Niedziela przyniesie kłębiaste umiarkowane i duże zachmurzenie. Od zachodu w głąb kraju będą przemieszczać się przelotne opady deszczu do 15 l/mkw. Ponadto w centrum i we wschodnich regionach wystąpią burze z gradem, podczas których suma opadów sięgnie 30 l/mkw. Temperatura maksymalna wyniesie od 21 st. C na Dolnym Śląsku, przez 25 st. C w środkowej części Polski, do 30 st. C na Lubelszczyźnie i Podkarpaciu. Wiatr powieje z kierunku zachodniego i południowo-zachodniego. Z wyjątkiem burz, w trakcie których rozpędzi się do 90 km/h, będzie słaby i umiarkowany.
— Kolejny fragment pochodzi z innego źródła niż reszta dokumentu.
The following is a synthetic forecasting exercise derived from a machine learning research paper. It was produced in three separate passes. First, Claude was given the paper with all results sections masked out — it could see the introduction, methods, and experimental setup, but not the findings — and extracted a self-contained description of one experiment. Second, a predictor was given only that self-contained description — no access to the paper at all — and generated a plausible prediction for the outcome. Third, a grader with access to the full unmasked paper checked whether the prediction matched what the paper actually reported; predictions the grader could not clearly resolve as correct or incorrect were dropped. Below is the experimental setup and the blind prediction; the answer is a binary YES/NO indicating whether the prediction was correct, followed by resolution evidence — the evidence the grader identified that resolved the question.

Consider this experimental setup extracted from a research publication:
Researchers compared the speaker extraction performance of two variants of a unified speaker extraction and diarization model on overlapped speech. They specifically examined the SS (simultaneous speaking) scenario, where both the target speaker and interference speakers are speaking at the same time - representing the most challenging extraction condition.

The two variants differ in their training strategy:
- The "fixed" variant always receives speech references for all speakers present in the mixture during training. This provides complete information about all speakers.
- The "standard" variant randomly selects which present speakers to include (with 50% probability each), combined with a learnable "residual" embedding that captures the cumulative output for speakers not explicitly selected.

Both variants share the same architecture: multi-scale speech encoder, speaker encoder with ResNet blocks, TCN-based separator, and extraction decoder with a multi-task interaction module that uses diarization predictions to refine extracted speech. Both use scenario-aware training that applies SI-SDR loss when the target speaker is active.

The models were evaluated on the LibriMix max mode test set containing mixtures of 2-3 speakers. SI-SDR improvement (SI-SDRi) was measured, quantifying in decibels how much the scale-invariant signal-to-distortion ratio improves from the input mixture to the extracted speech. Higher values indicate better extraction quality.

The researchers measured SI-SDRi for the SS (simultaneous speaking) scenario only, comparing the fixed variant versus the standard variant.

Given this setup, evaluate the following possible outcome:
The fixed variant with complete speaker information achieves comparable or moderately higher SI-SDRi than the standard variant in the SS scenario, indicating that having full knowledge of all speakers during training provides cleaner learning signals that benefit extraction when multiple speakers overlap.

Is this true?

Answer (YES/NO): YES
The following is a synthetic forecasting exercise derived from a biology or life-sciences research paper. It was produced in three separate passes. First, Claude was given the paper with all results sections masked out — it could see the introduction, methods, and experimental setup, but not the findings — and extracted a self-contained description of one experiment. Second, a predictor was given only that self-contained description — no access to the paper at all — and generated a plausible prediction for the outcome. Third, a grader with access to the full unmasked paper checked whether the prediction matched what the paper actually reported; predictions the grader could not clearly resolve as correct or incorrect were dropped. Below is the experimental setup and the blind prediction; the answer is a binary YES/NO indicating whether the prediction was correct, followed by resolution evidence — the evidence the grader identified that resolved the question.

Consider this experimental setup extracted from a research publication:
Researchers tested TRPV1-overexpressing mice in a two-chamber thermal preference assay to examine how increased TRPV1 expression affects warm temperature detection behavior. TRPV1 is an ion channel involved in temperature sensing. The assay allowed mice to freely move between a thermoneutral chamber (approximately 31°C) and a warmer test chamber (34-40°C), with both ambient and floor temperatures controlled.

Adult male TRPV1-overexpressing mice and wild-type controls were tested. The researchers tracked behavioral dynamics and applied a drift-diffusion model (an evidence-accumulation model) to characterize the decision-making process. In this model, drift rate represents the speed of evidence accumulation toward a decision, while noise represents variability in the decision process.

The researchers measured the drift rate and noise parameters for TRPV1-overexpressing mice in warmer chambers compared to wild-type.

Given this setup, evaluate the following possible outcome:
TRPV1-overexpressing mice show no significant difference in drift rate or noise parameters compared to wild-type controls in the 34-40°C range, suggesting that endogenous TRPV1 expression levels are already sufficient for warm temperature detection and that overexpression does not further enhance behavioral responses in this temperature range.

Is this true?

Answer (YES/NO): NO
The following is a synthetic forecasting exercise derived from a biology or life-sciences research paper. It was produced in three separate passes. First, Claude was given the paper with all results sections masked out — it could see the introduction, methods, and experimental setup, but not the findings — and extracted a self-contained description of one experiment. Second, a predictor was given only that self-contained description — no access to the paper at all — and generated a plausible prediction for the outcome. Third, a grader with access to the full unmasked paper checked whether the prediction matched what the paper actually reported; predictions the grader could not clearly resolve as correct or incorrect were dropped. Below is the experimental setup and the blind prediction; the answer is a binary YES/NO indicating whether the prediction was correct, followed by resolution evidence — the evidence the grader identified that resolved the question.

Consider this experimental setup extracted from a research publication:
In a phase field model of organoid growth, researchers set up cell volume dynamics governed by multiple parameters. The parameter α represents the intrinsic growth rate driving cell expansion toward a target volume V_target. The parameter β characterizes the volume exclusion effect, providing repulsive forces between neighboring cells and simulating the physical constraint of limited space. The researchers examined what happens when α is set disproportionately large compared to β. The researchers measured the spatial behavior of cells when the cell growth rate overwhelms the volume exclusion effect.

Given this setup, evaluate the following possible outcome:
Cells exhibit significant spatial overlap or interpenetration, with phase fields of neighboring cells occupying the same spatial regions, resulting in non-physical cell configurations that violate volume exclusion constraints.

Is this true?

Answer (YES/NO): YES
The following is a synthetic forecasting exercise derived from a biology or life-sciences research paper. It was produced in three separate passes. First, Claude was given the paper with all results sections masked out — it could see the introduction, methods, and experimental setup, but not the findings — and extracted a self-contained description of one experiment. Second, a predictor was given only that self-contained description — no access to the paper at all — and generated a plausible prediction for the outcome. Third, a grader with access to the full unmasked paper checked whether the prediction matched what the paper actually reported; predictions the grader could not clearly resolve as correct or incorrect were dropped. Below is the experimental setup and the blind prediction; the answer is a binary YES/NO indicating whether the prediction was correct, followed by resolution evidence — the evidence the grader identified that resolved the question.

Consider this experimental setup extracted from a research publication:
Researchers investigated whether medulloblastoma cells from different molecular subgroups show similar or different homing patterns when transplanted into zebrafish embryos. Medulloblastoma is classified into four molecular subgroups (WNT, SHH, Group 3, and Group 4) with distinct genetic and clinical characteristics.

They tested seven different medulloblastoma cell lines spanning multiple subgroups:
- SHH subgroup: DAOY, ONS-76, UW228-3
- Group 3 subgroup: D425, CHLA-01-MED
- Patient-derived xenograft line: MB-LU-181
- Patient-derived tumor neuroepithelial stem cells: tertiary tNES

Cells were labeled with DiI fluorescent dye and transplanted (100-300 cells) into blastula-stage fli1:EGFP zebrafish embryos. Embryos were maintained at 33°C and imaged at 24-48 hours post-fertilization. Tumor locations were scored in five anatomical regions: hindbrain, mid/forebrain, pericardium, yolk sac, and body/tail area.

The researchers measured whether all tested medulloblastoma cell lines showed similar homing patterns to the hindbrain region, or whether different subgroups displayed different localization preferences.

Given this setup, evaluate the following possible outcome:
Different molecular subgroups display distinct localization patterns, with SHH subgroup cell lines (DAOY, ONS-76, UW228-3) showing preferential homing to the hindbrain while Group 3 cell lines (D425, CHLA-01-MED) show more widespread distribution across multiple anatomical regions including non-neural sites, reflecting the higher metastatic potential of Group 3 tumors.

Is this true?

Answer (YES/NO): NO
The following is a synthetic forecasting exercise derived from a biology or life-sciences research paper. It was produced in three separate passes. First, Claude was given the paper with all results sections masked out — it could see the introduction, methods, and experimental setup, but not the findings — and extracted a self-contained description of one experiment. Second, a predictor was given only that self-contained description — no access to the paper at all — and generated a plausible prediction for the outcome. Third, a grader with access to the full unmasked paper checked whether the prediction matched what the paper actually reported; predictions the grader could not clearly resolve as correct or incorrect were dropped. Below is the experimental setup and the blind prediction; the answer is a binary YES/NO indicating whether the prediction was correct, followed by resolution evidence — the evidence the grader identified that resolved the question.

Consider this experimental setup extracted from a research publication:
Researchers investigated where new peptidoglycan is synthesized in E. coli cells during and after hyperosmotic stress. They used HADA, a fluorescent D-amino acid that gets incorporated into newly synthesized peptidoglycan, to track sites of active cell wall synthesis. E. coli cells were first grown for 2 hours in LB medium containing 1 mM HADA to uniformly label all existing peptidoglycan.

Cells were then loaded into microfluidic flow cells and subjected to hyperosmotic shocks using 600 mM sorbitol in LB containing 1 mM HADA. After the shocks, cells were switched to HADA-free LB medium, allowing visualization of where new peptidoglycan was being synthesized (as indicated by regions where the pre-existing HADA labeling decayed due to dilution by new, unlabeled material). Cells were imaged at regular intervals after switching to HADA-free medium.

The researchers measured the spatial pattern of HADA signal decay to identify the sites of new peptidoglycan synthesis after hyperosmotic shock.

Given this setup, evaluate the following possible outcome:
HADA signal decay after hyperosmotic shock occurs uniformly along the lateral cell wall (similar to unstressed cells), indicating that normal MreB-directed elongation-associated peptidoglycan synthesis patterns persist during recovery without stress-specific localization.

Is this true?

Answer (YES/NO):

Bez upałów na początku tygodnia
Poniedziałek na północy i w centrum kraju upłynie pod znakiem umiarkowanego i dużego zachmurzenia z przelotnymi opadami deszczu rzędu 5-10 l/mkw. W pozostałych regionach zapanuje pogodna aura. Na termometrach zobaczymy maksymalnie od 21 st. C na Pomorzu, przez 23 st. C w centrum kraju, do 26 st. C na Podkarpaciu i Lubelszczyźnie. Wiatr będzie zachodni i północno-zachodni, słaby i umiarkowany, okresami dość silny.
We wtorek w całej Polsce się wypogodzi. Temperatura maksymalna osiągnie od 20 st. C na Pomorzu, przez 22 st. C w centrum, do 25 st. C na Podkarpaciu. Powieje północno-zachodni, słaby i umiarkowany wiatr.